• À FAIRE:
a: Recopiez l'extrait sur la Coupe du monde au Qatar de «La Coupe du Monde masculine» à «les autorités officielles.», en substituant «quatre milliards de dollars» à «4 milliards de dollars».
b: Selon l'extrait sur la Coupe du monde au Qatar, pour quelle raison cette édition ne se déroule-t-elle pas en mai, juin ou juillet ? Répondez en une à trois phrases.
c: Prolongez le texte sur les stades de la Coupe du monde au Qatar à partir de sa dernière phrase.

• EXTRAIT:
=-=-=

La Coupe du Monde masculine de la FIFA Qatar 2022 sera la première Coupe du monde organisée dans un pays arabe. Pour l’occasion, le Qatar a construit six nouveaux stades et en a modernisé deux autres, pour une enveloppe de 4 milliards de dollars. Le stade international de Khalifa et le stade Ahmad-ben-Ali sont les deux stades à avoir été rénovés. Le stade Lusail, qui accueillera la finale du tournoi, est le plus grand des stades avec une capacité de 80 000 spectateurs. Les autres stades ont une capacité qui varie entre 40 000 et 60 000 spectateurs. Un seul stade, fait de conteneurs, sera déconstruit suite à l’événement, tandis que les autres continueront d’être utilisés, selon les autorités officielles.

Si cette édition est la première à ne pas se tenir au mois de mai, juin ou juillet, c’est en raison des importantes chaleurs du pays pendant l’été. Sur les 8 stades à ciel ouvert, 7 sont équipés de climatisation, laissant présager une consommation d’électricité sans commune mesure. L’édition ayant été déplacée pendant l’hiver pour éviter les fortes chaleurs des étés qataris, le Comité suprême insiste sur le fait que la climatisation ne sera pas activée. Les températures oscilleront entre 20 et 30 degrés, limitant peut être l’usage de la climatisation au pic de chaleur du milieu de journée. Le Comité reste cependant discret sur la question, et ne s’est pas retenu de publier des vidéos promotionnelles de la Coupe du Monde vantant les mérites de cette climatisation de pointe.

=-=-=

• JEU D'ENTRÉES:
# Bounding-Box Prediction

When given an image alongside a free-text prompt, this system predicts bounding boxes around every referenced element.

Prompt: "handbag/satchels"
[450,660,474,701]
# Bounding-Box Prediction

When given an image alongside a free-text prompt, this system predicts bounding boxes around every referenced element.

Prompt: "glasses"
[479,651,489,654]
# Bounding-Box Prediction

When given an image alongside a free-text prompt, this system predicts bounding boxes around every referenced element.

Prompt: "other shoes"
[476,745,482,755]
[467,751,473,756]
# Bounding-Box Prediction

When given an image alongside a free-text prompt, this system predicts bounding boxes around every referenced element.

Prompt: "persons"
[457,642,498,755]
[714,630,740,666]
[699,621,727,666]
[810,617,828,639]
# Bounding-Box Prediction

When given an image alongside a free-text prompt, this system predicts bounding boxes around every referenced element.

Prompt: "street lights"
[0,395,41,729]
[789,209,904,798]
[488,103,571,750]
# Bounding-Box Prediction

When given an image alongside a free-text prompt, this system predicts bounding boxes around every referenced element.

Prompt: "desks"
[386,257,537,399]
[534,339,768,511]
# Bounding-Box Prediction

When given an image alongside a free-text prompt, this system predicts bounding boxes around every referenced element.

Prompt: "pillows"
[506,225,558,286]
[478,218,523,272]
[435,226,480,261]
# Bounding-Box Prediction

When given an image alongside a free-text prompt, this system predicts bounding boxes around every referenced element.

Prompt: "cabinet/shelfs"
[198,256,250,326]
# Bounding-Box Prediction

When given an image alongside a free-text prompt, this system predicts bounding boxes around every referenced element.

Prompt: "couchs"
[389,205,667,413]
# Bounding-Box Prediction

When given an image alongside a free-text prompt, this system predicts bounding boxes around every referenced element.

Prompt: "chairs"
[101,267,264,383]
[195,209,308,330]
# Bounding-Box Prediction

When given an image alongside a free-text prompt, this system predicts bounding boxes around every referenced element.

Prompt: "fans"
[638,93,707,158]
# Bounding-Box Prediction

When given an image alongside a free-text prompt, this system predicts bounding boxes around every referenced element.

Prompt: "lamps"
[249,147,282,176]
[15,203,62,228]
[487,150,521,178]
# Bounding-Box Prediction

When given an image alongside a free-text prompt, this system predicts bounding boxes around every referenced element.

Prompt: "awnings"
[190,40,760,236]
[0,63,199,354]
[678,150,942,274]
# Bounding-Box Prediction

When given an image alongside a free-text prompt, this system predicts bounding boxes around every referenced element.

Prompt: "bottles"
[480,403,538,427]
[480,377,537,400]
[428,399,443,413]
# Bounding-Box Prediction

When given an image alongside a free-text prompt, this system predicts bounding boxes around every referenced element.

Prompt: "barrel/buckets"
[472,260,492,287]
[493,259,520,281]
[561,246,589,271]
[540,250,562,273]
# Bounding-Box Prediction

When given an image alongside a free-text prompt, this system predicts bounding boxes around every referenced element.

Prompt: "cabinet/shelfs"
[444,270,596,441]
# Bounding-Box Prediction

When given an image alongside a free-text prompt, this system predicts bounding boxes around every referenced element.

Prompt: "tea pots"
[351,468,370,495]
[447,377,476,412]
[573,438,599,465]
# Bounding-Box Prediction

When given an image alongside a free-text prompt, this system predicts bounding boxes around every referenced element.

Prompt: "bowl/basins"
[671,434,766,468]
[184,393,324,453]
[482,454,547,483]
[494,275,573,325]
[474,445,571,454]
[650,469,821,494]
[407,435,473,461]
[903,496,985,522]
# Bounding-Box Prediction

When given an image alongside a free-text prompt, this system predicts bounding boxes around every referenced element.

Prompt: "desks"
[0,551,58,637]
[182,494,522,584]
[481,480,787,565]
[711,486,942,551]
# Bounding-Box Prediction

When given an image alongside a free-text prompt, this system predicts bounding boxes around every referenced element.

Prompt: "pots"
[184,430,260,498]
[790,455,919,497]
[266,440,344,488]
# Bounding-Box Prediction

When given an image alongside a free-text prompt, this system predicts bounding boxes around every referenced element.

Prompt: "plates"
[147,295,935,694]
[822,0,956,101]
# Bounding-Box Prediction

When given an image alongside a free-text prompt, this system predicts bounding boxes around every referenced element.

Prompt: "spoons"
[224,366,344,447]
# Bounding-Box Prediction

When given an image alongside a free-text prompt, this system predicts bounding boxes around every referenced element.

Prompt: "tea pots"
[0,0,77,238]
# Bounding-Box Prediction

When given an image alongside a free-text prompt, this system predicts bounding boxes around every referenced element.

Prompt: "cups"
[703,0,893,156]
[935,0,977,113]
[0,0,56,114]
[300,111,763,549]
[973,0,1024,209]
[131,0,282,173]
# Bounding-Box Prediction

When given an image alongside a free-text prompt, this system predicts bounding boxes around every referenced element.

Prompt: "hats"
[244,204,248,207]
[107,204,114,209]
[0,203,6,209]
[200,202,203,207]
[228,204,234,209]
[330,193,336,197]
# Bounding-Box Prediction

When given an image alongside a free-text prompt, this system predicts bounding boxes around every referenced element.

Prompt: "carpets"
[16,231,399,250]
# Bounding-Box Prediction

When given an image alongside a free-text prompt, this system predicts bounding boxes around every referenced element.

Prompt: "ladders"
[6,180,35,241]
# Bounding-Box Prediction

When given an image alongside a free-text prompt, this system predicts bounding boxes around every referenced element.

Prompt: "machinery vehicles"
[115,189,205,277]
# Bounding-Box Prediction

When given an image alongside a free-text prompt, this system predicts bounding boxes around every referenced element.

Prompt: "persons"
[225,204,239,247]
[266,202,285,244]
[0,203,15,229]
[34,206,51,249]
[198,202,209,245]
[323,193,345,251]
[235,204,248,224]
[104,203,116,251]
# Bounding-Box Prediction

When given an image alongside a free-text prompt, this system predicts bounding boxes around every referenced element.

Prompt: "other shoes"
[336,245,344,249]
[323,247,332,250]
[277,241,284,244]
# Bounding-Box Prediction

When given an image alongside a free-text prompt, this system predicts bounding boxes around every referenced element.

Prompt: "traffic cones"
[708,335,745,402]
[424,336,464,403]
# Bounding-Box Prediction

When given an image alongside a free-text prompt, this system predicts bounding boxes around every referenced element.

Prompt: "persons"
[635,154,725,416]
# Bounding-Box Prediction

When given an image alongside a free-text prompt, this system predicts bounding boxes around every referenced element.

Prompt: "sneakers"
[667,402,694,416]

=-=-=

• RÉSULTATS:
a:
La Coupe du Monde masculine de la FIFA Qatar 2022 sera la première Coupe du monde organisée dans un pays arabe. Pour l’occasion, le Qatar a construit six nouveaux stades et en a modernisé deux autres, pour une enveloppe de quatre milliards de dollars. Le stade international de Khalifa et le stade Ahmad-ben-Ali sont les deux stades à avoir été rénovés. Le stade Lusail, qui accueillera la finale du tournoi, est le plus grand des stades avec une capacité de 80 000 spectateurs. Les autres stades ont une capacité qui varie entre 40 000 et 60 000 spectateurs. Un seul stade, fait de conteneurs, sera déconstruit suite à l’événement, tandis que les autres continueront d’être utilisés, selon les autorités officielles.

b: Cette édition ne se tient pas en mai, juin ou juillet à cause des fortes chaleurs que connaît le Qatar pendant l'été. Elle a donc été déplacée pendant l'hiver pour éviter ces températures.

c:
En plus de la construction de ces stades, le Qatar a fait face au manque d’hébergements. L’émirat est un petit pays en superficie, à peine plus grand que la Corse et plus petit que le Monténégro. Alors que 1,2 millions de spectateurs sont espérés par le Comité, ce qui représente près de la moitié de la population qatarie, tous n’ont pas pu trouver de logement dans le pays. Pourtant, Doha a innové, et les supporters pourront dormir dans des hôtels grand luxe, dans des tentes de style bédouin ou même des bateaux de croisières. C’est donc 160 vols quotidiens qui se chargeront d’acheminer les spectateurs des pays voisins, soit environ un avion toutes les 10 minutes…

Droits humains

Autre important grief à l’encontre de la Coupe du monde, les nombreux droits humains bafoués par les autorités officielles.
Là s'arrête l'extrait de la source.